→ Work to be completed
Each record beneath this sentence is to be transcribed exactly as it reads.
Top of Information provided
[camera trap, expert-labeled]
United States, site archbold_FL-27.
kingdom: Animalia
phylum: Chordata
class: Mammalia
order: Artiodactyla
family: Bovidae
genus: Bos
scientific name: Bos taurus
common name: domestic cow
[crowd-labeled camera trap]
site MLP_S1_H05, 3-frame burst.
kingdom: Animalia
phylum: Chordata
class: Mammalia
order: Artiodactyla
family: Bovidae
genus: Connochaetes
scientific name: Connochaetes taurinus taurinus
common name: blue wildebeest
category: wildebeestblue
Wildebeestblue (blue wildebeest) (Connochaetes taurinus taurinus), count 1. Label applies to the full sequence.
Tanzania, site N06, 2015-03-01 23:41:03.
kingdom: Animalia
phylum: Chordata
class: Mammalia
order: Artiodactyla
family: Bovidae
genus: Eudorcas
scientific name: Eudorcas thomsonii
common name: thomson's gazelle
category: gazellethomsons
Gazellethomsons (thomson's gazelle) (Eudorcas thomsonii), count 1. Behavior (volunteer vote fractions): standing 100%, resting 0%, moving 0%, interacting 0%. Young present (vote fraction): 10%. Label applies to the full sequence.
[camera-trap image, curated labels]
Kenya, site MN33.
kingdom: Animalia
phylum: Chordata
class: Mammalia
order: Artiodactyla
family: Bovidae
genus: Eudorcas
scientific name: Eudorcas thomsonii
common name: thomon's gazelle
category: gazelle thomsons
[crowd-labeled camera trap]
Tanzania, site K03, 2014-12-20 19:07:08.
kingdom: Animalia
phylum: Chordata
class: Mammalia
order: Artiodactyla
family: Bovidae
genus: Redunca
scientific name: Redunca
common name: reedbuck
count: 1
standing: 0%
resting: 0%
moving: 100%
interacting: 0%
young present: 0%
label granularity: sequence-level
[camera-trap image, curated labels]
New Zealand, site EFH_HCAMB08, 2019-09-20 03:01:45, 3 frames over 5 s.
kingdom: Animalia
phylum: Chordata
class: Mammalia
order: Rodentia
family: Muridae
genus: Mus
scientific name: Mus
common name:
Bottom of Information provided
→ Completed exercise
[camera trap, expert-labeled]
United States, site archbold_FL-27.
kingdom: Animalia
phylum: Chordata
class: Mammalia
order: Artiodactyla
family: Bovidae
genus: Bos
scientific name: Bos taurus
common name: domestic cow
[crowd-labeled camera trap]
site MLP_S1_H05, 3-frame burst.
kingdom: Animalia
phylum: Chordata
class: Mammalia
order: Artiodactyla
family: Bovidae
genus: Connochaetes
scientific name: Connochaetes taurinus taurinus
common name: blue wildebeest
category: wildebeestblue
Wildebeestblue (blue wildebeest) (Connochaetes taurinus taurinus), count 1. Label applies to the full sequence.
Tanzania, site N06, 2015-03-01 23:41:03.
kingdom: Animalia
phylum: Chordata
class: Mammalia
order: Artiodactyla
family: Bovidae
genus: Eudorcas
scientific name: Eudorcas thomsonii
common name: thomson's gazelle
category: gazellethomsons
Gazellethomsons (thomson's gazelle) (Eudorcas thomsonii), count 1. Behavior (volunteer vote fractions): standing 100%, resting 0%, moving 0%, interacting 0%. Young present (vote fraction): 10%. Label applies to the full sequence.
[camera-trap image, curated labels]
Kenya, site MN33.
kingdom: Animalia
phylum: Chordata
class: Mammalia
order: Artiodactyla
family: Bovidae
genus: Eudorcas
scientific name: Eudorcas thomsonii
common name: thomon's gazelle
category: gazelle thomsons
[crowd-labeled camera trap]
Tanzania, site K03, 2014-12-20 19:07:08.
kingdom: Animalia
phylum: Chordata
class: Mammalia
order: Artiodactyla
family: Bovidae
genus: Redunca
scientific name: Redunca
common name: reedbuck
count: 1
standing: 0%
resting: 0%
moving: 100%
interacting: 0%
young present: 0%
label granularity: sequence-level
[camera-trap image, curated labels]
New Zealand, site EFH_HCAMB08, 2019-09-20 03:01:45, 3 frames over 5 s.
kingdom: Animalia
phylum: Chordata
class: Mammalia
order: Rodentia
family: Muridae
genus: Mus
scientific name: Mus
common name:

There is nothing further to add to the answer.